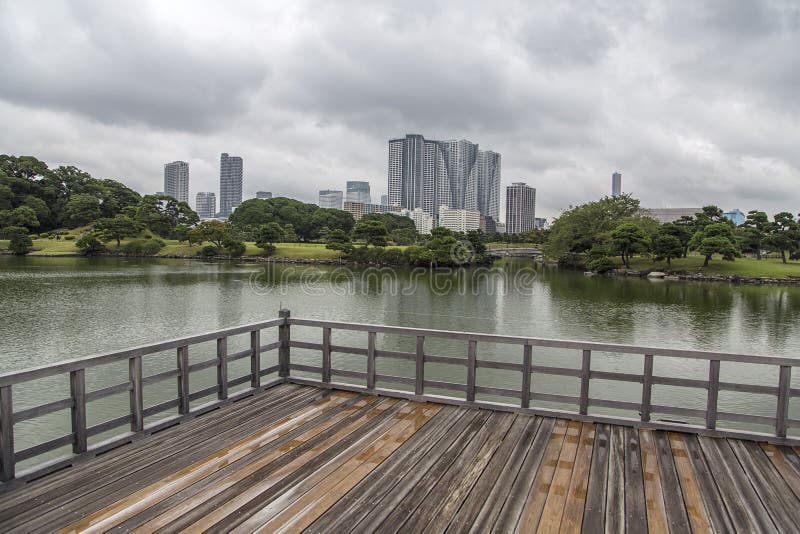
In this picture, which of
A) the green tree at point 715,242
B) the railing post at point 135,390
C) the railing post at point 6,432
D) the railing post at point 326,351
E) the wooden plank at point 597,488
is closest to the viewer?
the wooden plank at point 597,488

##########

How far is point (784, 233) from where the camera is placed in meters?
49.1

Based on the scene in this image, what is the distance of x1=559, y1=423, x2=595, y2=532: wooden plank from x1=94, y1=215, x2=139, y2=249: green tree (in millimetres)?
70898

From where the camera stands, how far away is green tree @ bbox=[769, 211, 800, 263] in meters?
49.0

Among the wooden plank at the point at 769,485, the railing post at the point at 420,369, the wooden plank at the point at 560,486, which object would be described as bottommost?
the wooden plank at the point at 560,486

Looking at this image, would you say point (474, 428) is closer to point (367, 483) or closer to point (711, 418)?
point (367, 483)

##########

▸ **Direction**
Show each line of the material above that contains the string "meters", matching case exactly.

▸ **Reply to the task**
How far is point (784, 233) from where the camera is placed in meters?
From where the camera stands, how far away is green tree @ bbox=[769, 211, 800, 263] in meters?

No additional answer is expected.